*** Provided records ***

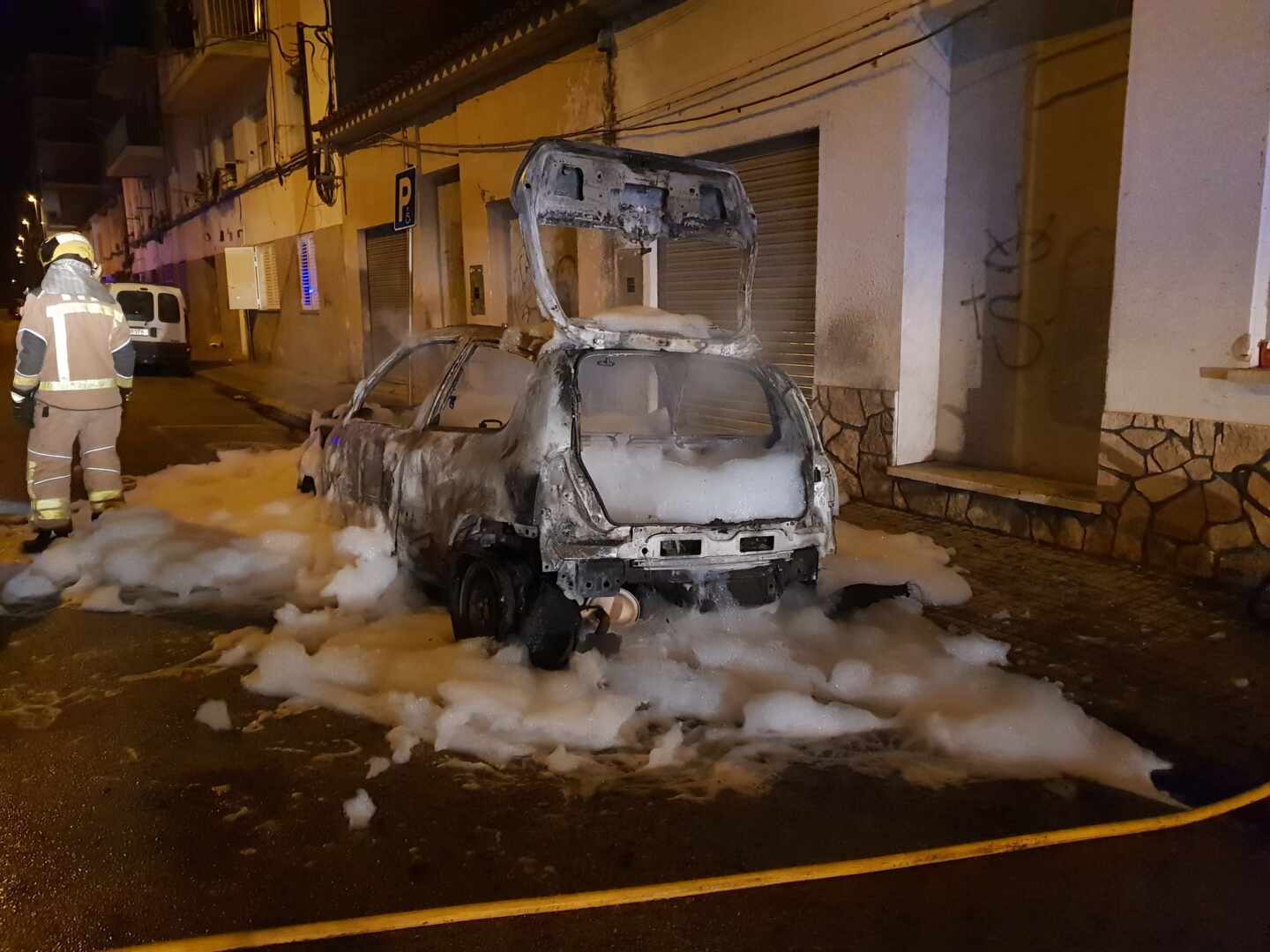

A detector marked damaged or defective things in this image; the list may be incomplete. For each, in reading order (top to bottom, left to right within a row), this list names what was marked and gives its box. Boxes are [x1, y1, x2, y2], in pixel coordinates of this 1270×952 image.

burned wheel rim [457, 558, 515, 642]
charred car body [295, 138, 833, 665]
burned car [292, 138, 838, 665]
burned metal panel [510, 137, 757, 355]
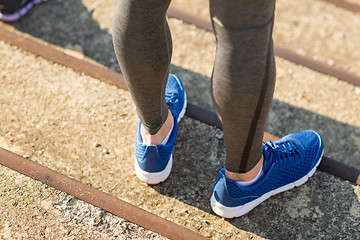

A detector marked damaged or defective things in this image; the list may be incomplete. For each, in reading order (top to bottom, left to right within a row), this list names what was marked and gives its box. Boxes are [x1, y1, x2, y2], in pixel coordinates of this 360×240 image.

rusty metal strip [167, 6, 360, 87]
rusty metal strip [0, 148, 210, 240]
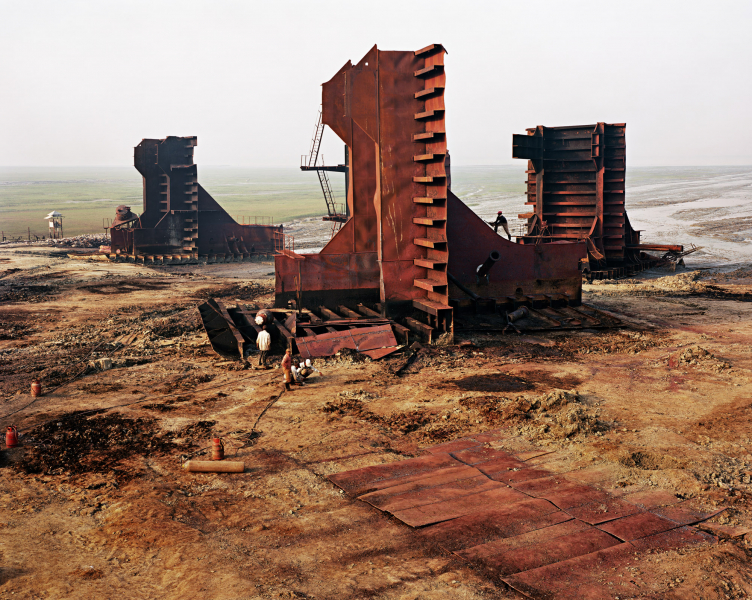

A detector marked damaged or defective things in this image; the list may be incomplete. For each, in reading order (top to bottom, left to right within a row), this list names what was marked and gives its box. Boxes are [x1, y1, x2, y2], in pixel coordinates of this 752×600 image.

rusty metal surface [113, 138, 284, 260]
rusted metal plate on ground [296, 326, 400, 358]
rusted metal plate on ground [328, 452, 462, 494]
rusted metal plate on ground [362, 474, 502, 510]
rusted metal plate on ground [424, 436, 482, 454]
rusted metal plate on ground [390, 488, 532, 524]
rusted metal plate on ground [450, 446, 520, 464]
rusted metal plate on ground [418, 500, 568, 552]
rusty metal surface [418, 500, 568, 552]
rusted metal plate on ground [482, 466, 552, 486]
rusted metal plate on ground [456, 520, 620, 576]
rusted metal plate on ground [564, 496, 640, 524]
rusted metal plate on ground [596, 508, 680, 540]
rusted metal plate on ground [628, 528, 716, 552]
rusted metal plate on ground [652, 502, 728, 524]
rusted metal plate on ground [502, 540, 636, 596]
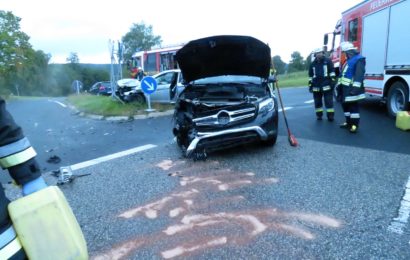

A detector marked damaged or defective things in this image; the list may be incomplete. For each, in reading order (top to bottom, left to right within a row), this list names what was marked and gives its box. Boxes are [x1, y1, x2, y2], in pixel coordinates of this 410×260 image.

damaged silver suv [173, 35, 278, 159]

*** End of Provided records ***

* **Aim of the task**
The records above are to be copied exactly, without their pictures.

* **Answer section**
A detector marked damaged or defective things in this image; the list may be incomplete. For each, in reading order (top to bottom, left to right within a row), this list names what was marked and gives its box. Boxes are [x1, y1, x2, y2], in pixel coordinates of this 1270×952 image.

burned wheel rim [457, 558, 515, 642]
charred car body [295, 138, 833, 665]
burned car [292, 138, 838, 665]
burned metal panel [510, 137, 757, 355]

A detector marked damaged or defective things in this image; the list may be incomplete. For each, in reading order (top to bottom, left to right within a row), this list names what was marked and gives its box. Boxes are [x1, y1, x2, y2], in pixel coordinates of this 360×240 image.

rusty metal strip [167, 6, 360, 87]
rusty metal strip [0, 148, 210, 240]

A detector marked damaged or defective things in this image; the list may be incomplete. For each, in reading order (top to bottom, left to right within a row), this list names what was marked and gives its box. Boxes are [x1, y1, x2, y2], in pixel coordinates of this 752×600 image.

rusty metal surface [113, 138, 284, 260]
rusted metal plate on ground [296, 326, 400, 358]
rusted metal plate on ground [328, 452, 462, 494]
rusted metal plate on ground [362, 474, 502, 510]
rusted metal plate on ground [424, 436, 482, 454]
rusted metal plate on ground [390, 488, 532, 524]
rusted metal plate on ground [450, 446, 520, 464]
rusted metal plate on ground [418, 500, 568, 552]
rusty metal surface [418, 500, 568, 552]
rusted metal plate on ground [482, 466, 552, 486]
rusted metal plate on ground [456, 520, 620, 576]
rusted metal plate on ground [564, 496, 640, 524]
rusted metal plate on ground [596, 508, 680, 540]
rusted metal plate on ground [628, 528, 716, 552]
rusted metal plate on ground [652, 502, 728, 524]
rusted metal plate on ground [502, 540, 636, 596]

A detector marked damaged or defective things in this image; the list may be incomplete. For each, in reading order (top to bottom, left to right within a row), this list names what was marked and gives its box. Boxes are [x1, y1, x2, y2], in pixel coordinates of this 410×260 image.

damaged silver suv [173, 35, 278, 159]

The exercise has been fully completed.